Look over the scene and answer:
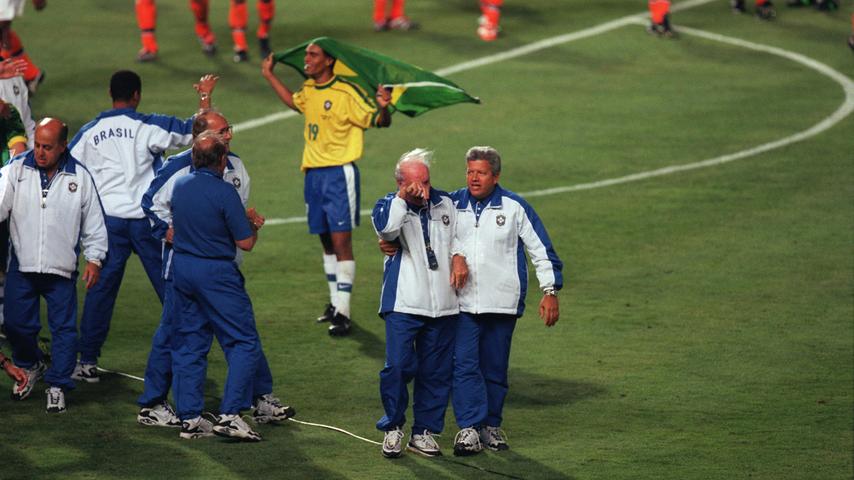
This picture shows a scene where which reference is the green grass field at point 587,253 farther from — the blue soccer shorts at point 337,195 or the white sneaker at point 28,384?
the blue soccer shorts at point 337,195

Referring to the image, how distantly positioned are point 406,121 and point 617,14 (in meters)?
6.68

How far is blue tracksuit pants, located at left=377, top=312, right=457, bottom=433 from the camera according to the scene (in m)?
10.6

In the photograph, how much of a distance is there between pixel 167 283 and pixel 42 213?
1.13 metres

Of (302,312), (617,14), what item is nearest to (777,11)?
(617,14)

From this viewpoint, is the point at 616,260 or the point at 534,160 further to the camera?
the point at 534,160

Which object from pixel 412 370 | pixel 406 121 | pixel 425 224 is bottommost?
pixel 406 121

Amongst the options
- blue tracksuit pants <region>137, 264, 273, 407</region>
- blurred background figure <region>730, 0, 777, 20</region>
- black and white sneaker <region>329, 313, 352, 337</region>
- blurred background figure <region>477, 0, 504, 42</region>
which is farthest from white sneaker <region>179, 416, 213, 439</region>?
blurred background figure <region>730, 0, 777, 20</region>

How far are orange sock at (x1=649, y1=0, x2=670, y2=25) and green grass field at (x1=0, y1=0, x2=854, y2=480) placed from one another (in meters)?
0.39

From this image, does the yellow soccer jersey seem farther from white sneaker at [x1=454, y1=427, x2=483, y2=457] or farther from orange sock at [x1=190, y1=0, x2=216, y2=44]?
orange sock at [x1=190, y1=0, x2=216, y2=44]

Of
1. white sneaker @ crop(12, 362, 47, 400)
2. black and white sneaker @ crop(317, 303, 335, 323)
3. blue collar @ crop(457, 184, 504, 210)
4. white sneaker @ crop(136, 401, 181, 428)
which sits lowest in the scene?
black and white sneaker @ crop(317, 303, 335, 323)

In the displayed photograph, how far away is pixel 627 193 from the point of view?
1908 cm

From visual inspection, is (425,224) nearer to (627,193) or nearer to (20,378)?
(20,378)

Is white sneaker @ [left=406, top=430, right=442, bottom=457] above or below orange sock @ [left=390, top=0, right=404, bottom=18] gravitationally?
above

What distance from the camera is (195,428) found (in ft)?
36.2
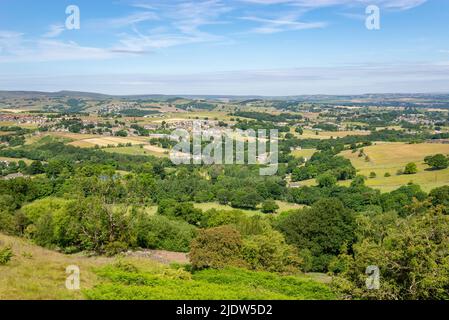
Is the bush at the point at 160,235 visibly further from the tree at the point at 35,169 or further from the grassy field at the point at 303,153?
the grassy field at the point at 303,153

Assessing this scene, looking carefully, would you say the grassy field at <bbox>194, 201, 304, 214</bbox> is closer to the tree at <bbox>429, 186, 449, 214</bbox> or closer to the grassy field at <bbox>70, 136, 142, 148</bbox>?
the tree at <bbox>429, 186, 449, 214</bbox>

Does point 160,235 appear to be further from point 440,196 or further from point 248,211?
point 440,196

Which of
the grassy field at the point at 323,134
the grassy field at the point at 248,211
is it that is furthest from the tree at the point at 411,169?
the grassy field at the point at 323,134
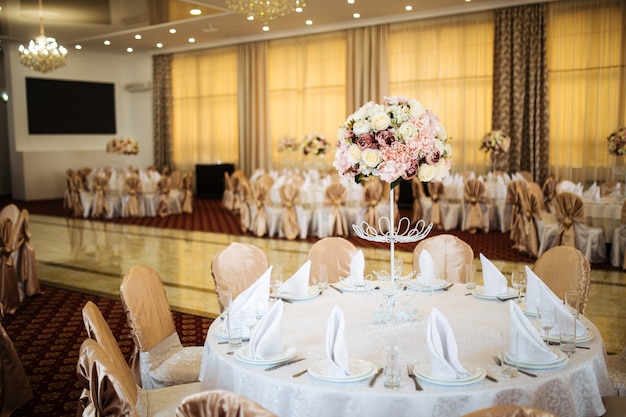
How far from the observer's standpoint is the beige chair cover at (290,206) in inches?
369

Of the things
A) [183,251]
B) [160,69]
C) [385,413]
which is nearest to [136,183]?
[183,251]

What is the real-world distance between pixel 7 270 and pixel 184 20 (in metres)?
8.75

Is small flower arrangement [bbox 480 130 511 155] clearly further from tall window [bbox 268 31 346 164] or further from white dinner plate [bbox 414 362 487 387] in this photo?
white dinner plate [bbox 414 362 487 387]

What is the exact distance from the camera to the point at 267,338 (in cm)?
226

____

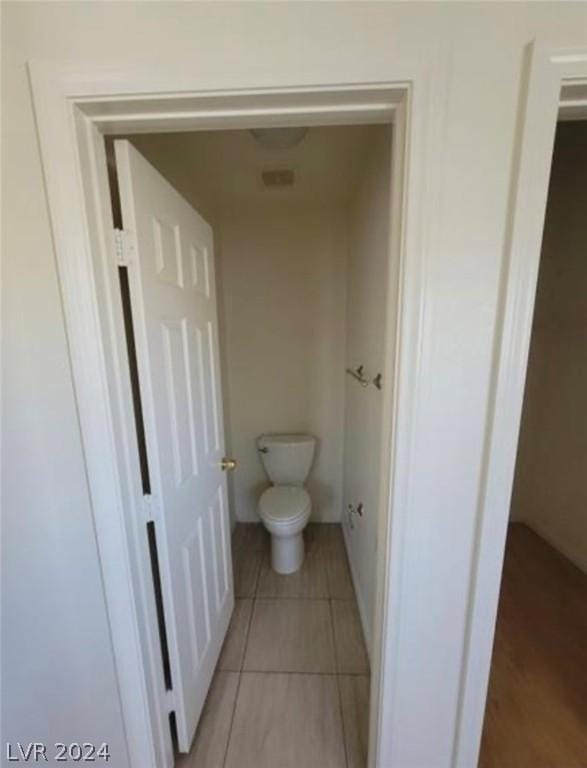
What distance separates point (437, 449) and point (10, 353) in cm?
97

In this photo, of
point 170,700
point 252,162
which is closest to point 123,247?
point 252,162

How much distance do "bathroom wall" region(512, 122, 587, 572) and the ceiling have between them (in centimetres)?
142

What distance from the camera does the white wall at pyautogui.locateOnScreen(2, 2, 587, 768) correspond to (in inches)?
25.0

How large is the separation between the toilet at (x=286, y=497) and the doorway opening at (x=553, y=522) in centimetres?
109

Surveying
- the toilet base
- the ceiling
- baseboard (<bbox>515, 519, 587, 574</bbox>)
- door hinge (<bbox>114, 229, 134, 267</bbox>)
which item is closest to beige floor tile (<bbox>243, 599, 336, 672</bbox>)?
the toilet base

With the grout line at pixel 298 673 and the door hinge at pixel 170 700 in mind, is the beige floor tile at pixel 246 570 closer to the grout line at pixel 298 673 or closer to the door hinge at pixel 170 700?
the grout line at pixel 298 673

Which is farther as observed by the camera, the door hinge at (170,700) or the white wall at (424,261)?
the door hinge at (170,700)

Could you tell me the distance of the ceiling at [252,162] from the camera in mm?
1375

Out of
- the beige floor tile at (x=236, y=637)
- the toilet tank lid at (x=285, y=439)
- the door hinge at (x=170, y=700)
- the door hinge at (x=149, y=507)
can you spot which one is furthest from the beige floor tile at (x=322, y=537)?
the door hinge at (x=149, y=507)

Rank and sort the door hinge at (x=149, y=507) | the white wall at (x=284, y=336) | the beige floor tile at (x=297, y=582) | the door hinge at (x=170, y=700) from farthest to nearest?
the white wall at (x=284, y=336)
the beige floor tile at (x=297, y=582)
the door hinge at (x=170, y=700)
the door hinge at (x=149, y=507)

____

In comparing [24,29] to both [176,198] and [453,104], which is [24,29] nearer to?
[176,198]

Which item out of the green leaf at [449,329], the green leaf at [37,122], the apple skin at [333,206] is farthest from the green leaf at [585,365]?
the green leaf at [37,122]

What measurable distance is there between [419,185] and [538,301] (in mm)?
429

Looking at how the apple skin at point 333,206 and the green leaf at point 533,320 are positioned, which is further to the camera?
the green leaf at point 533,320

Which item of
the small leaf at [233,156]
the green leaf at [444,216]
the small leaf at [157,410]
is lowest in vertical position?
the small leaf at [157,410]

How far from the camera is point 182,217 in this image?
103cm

____

Locate each row above that contains the word "sneaker", and copy every such row in full.

This picture shows a scene where which reference is the green grass field at point 587,253 farther from — the blue soccer shorts at point 337,195 or the white sneaker at point 28,384?
- black and white sneaker <region>329, 313, 352, 337</region>
which is farthest from white sneaker <region>179, 416, 213, 439</region>?
From this image, does the yellow soccer jersey seem farther from white sneaker at [x1=454, y1=427, x2=483, y2=457] or farther from orange sock at [x1=190, y1=0, x2=216, y2=44]?
1. white sneaker @ crop(12, 362, 47, 400)
2. black and white sneaker @ crop(317, 303, 335, 323)
4. white sneaker @ crop(136, 401, 181, 428)
black and white sneaker @ crop(317, 303, 335, 323)
Is white sneaker @ [left=406, top=430, right=442, bottom=457] above or below orange sock @ [left=390, top=0, right=404, bottom=18] gravitationally?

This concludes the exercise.